> **ESERCIZIO 1**
Nel testo sul PSR-6300, perché nei piccoli live degli anni '80 tutto veniva suonato dal vivo dal tastierista? Rispondi in una o due frasi.
> **ESERCIZIO 2**
Rispondi a queste domande sul testo sul PSR-6300.
(a) In quale anno si svolgono i fatti raccontati?
(b) Quale modello Yamaha stava per essere lanciato?
(c) Su quali apparecchi l'autore aveva messo le mani in studio di registrazione?
> **ESERCIZIO 3**
Nel testo sul PSR-6300, sostituisci "pianoforte" con "organo" e riscrivi il passo da "La mia storia" fino a "rock è fortissimo." incluso.

> **TESTO FORNITO**
○ ○ ○ ○ ○
Era il 1986: il primo DX7 è ancora sui palchi di tutto il mondo e Yamaha sta per lanciare DX7 II. Nel frattempo le tastiere casalinghe stanno per fare un salto quantico grazie a PSR-6300 e alla sintesi FM. Nulla sarà più come prima!
La mia storia con Yamaha PSR-6300
Dopo anni di pianoforte, la musica classica mi sta stretta, molto stretta ed è emerso, grazie al MIDI, un nuovo mondo di intrattenitori nei locali, soprattutto piano bar, dove si vedono impilate due o tre tastiere e una batteria elettronica. Lo studio di registrazione è già entrato nelle vene, dopo aver messo le mani su un banco Soundcraft, un registratore Studer e un Yamaha DX7. Mi è chiaro che non occorre più un vero pianoforte per intrattenere il pubblico. Il richiamo per la musica pop e rock è fortissimo.
Nei piccoli live negli anni '80, non ci sono basi, MIDI File o player digitali. Tutto quanto è suonato dal vivo dal tastierista, che può essere anche cantante o accompagnare. Mettete insieme un chitarrista più esperto di arrangiamento e accordi, oltre che ottimo cantante, e l’idea di arrivare a un piccolo spettacolo un po’ più complesso di una semplice batteria, basso suonato con la mano sinistra e strings o pianoforte, si fa largo.
○ ○ ○ ○ ○
> **MATERIALE FORNITO**
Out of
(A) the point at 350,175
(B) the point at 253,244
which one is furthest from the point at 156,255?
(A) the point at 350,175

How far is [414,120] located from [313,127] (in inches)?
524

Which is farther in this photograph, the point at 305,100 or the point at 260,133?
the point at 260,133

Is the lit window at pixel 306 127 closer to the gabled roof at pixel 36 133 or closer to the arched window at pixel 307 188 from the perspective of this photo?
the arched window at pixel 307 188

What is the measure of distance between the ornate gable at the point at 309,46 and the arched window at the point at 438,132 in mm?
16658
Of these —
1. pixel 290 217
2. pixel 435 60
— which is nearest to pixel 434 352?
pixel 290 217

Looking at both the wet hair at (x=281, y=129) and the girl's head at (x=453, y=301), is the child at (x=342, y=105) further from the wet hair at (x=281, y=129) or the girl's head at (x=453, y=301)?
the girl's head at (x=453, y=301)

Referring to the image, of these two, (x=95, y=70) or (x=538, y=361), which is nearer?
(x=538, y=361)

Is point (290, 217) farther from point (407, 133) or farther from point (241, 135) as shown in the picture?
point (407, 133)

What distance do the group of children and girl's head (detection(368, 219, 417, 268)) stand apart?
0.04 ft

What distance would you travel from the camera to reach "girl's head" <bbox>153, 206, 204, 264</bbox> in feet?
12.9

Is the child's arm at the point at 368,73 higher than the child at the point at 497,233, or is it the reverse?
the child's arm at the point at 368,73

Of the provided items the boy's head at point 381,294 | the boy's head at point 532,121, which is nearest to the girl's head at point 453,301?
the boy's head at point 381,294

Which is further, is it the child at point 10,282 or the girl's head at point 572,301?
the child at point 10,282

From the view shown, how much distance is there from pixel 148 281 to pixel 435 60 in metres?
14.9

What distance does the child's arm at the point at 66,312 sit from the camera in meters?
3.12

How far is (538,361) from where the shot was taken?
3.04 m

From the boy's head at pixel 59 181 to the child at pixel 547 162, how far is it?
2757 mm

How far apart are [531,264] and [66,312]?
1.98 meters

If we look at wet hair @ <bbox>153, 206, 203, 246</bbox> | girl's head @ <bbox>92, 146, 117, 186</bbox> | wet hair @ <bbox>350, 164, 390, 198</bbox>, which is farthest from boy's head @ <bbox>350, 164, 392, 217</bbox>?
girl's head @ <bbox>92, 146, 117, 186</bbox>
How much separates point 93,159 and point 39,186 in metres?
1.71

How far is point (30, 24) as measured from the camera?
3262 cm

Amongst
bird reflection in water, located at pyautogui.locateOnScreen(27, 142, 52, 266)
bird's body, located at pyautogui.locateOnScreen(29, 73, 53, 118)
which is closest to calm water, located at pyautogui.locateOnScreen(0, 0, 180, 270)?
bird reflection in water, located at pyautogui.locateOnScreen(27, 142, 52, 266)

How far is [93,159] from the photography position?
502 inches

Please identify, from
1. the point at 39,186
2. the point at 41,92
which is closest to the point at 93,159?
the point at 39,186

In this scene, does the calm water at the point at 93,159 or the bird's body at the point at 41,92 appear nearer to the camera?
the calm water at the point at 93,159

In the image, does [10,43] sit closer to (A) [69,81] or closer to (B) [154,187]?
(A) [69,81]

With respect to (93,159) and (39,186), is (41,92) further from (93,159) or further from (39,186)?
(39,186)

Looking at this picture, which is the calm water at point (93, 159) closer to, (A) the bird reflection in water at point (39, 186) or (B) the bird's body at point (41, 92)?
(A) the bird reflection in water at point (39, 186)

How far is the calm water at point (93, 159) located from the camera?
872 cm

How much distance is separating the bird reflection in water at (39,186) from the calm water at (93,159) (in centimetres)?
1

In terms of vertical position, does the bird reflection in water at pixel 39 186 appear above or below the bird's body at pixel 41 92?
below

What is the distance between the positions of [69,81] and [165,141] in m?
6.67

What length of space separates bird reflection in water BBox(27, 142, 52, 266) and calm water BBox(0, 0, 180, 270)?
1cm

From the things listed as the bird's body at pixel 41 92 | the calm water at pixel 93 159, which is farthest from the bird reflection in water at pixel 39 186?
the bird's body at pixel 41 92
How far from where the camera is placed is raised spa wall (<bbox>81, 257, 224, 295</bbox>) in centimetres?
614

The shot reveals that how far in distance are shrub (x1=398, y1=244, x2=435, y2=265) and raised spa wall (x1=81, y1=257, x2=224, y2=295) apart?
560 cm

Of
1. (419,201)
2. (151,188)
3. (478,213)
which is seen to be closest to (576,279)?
○ ○ ○ ○ ○
> **RISPOSTA 1**
Tutto veniva suonato dal vivo perché in quegli spettacoli non c'erano basi, MIDI File o player digitali.

> **RISPOSTA 2**
(a) Nel 1986.
(b) Il DX7 II.
(c) Su un banco Soundcraft, un registratore Studer e uno Yamaha DX7.

> **RISPOSTA 3**
La mia storia con Yamaha PSR-6300
Dopo anni di organo, la musica classica mi sta stretta, molto stretta ed è emerso, grazie al MIDI, un nuovo mondo di intrattenitori nei locali, soprattutto piano bar, dove si vedono impilate due o tre tastiere e una batteria elettronica. Lo studio di registrazione è già entrato nelle vene, dopo aver messo le mani su un banco Soundcraft, un registratore Studer e un Yamaha DX7. Mi è chiaro che non occorre più un vero organo per intrattenere il pubblico. Il richiamo per la musica pop e rock è fortissimo.